Text shown:

NATIONAL SOCIAL SECURITY FUND ACT

THE NATIONAL SOCIAL SECURITY FUND (MEMBER CONTRIBUTIONS) REGULATIONS

LEGAL NOTICE 80 OF 2014

  • Published in Kenya Gazette Vol. CXVI—No. 74 on 20 June 2014
  • Commenced on 20 June 2014
  1. [Amended by The National Social Security Fund (Member Contributions) (Amendment) Regulations, 2021 (Legal Notice 61 of 2021) on 13 May 2021]
  2. [Revised by 24th Annual Supplement (Legal Notice 221 of 2023) on 31 December 2022]

Part I – PRELIMINARY

1. Citation

These Regulations may be cited as the National Social Security Fund (Member Contributions) Regulations.

2. Application

These Regulations shall apply to employers, employees and members of the Pension Fund employed by more than one employer.

3. Interpretation

In these Regulations, unless the context otherwise requires—"fluctuating emoluments" earnings additional to basic wage or salary not paid on a fixed basis including benefits in kind, acting allowance, special duty allowance, leave allowance, uniform allowance, equipment allowance but including bonuses, commissions, overtime, shift pay, house allowance and service charge.

Part II – MANDATORY CONTRIBUTIONS

4. Employer to pay contributions in respect of each employee

An employer shall pay contributions to the Pension Fund in respect of each employee in his or her employment as prescribed in section 20 of the Act.

Directive A:
Render this sentence from the social security contribution regulations in Spanish: "An employer shall pay contributions to the Pension Fund in respect of each employee in his or her employment as prescribed in section 20 of the Act."
Directive B:
Draft the next part of the social security contribution regulations, picking up after the clause on employer contributions.

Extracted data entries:

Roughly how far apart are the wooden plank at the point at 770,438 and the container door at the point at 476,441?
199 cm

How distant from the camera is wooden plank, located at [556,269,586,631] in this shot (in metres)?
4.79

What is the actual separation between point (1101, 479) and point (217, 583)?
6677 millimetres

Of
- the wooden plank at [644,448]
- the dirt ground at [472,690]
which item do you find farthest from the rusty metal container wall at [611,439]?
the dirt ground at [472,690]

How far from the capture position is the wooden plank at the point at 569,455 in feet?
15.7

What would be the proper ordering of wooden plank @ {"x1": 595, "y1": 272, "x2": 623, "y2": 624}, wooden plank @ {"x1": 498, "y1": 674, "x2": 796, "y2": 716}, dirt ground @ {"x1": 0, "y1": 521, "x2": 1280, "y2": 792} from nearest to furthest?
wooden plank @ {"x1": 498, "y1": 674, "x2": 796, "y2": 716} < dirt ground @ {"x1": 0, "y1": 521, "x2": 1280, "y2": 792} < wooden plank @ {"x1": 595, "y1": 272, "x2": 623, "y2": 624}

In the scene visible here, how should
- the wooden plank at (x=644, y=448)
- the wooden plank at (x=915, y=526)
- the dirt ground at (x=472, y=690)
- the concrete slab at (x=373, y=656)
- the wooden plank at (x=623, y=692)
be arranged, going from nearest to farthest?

Exercise result A:
Todo empleador pagará cotizaciones al Fondo de Pensiones respecto de cada empleado a su servicio, conforme a lo dispuesto en el artículo 20 de la Ley.

Exercise result B:
5. Employer's contribution

(1)An employer may opt to undertake the responsibility of making the mandatory contributions prescribed in section 20 of the Act.
(2)An employer who opts to undertake the responsibility of making the mandatory contributions shall contribute twelve percent of the employee's monthly pensionable earnings excluding fluctuating emoluments.

6. Contributions to Paid into Fund accounts

All contributions shall be paid directly to the Fund or the Fund's bank account in such manner as the Managing Trustee may from time to time authorize or through such other means as the Managing Trustee may with the approval of the Board require.

7. Bank charges to be recovered for bounced cheques

Where a contribution is made by a cheque that bounces, the Fund shall recover from the employer the bank charges for the bounced cheque.

8. Submission of monthly returns

Every contributing employer shall each month but not later than the ninth day of the month submit to the Managing Trustee returns in the prescribed format and manner together with the contributions payable.[L.N. 61 of 2021, r. 2.]

9. Deductions on mandatory contributions

There shall be no agency fee or commission or any deductions whatsoever levied on mandatory contributions remittances.

10. Making an early payment in cases of retirement

The Managing Trustee may in respect of employees due for retirement require an employer to pay the contributions in respect of that employee earlier than the date prescribed to enable the Fund to make an expeditious payment of a benefit due.

11. Updating of member accounts

The Fund shall immediately on receipt of each member's contribution, update the member's account to reflect the contribution.

12. Practices calculated to avoid or reduce liability

The Board may, where it reasonably believes that there is practice, in respect of payment of earnings calculated to avoid or reduce liability for contributions by means of irregular or unequal payments or other irregular pay practice, give directions for ensuring that such contributions are payable as if that practice was not followed.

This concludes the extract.